Repeat each line of the data below exactly, but skip the pictures.

(Collected data)
***
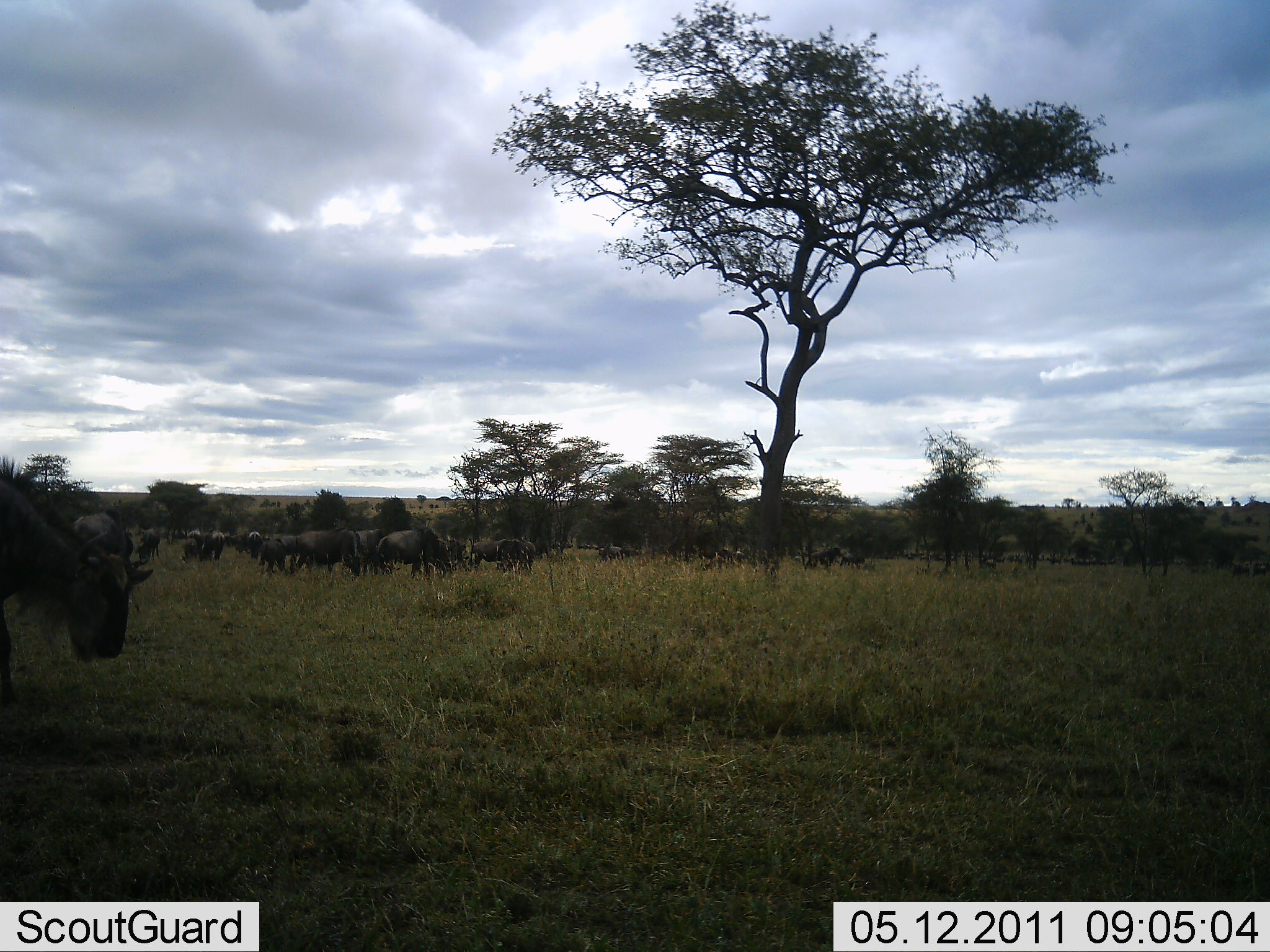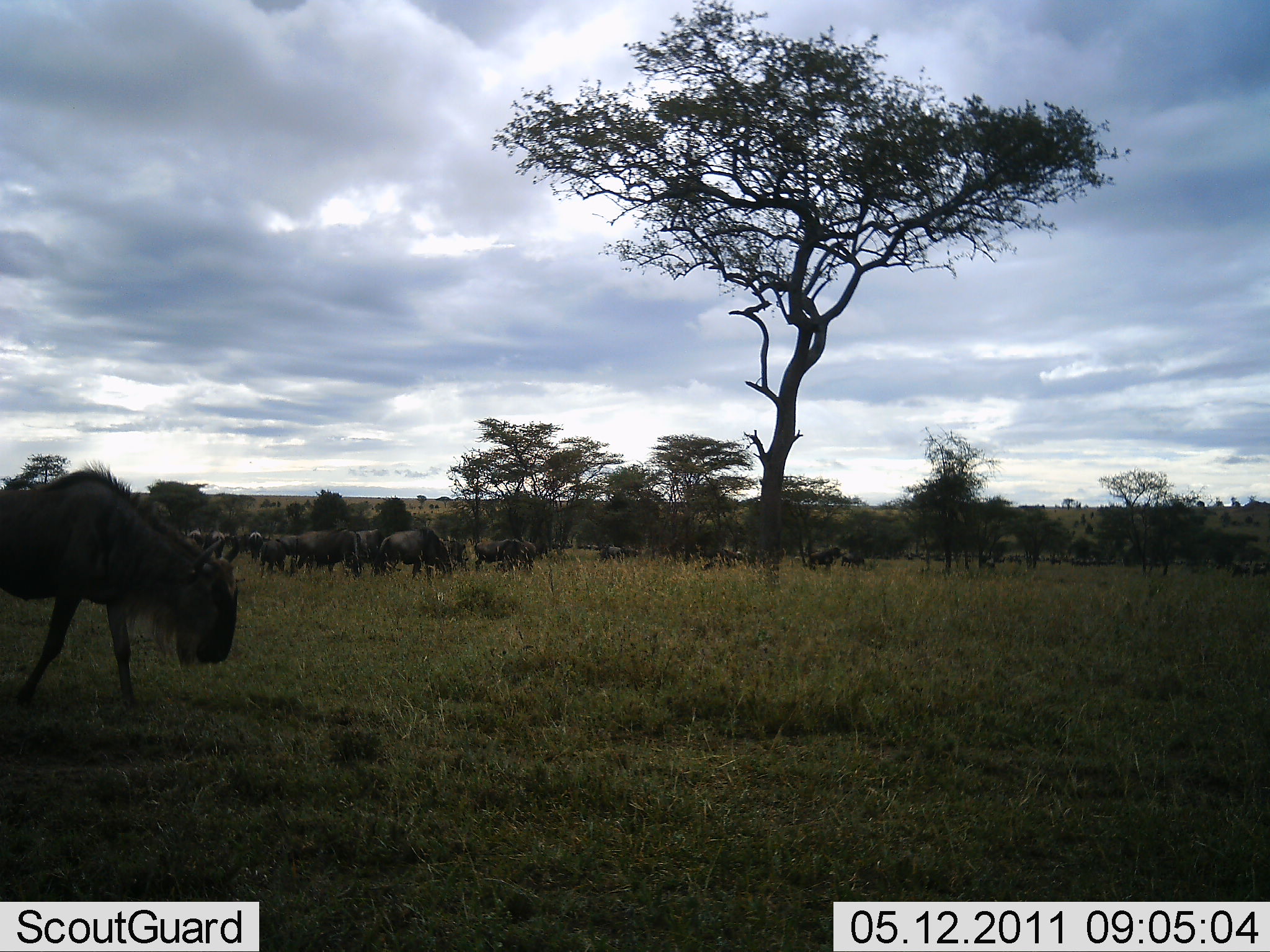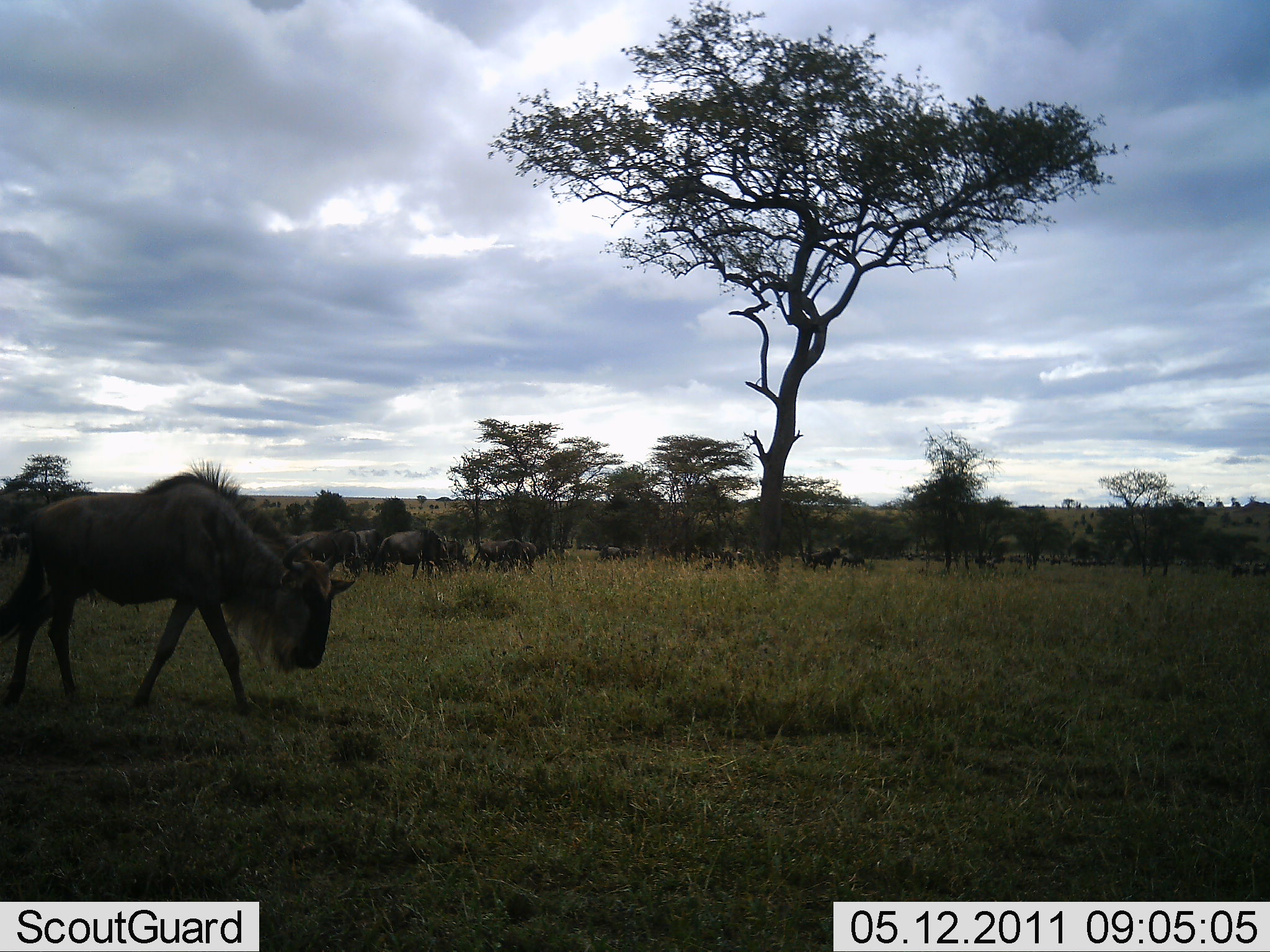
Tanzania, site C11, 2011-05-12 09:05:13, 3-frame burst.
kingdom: Animalia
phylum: Chordata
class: Mammalia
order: Artiodactyla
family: Bovidae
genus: Connochaetes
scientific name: Connochaetes taurinus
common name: blue wildebeest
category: wildebeest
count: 11-50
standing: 70%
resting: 10%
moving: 80%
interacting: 10%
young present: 0%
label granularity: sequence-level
***
◆ Task solution ◆
Tanzania, site C11, 2011-05-12 09:05:13, 3-frame burst.
kingdom: Animalia
phylum: Chordata
class: Mammalia
order: Artiodactyla
family: Bovidae
genus: Connochaetes
scientific name: Connochaetes taurinus
common name: blue wildebeest
category: wildebeest
count: 11-50
standing: 70%
resting: 10%
moving: 80%
interacting: 10%
young present: 0%
label granularity: sequence-level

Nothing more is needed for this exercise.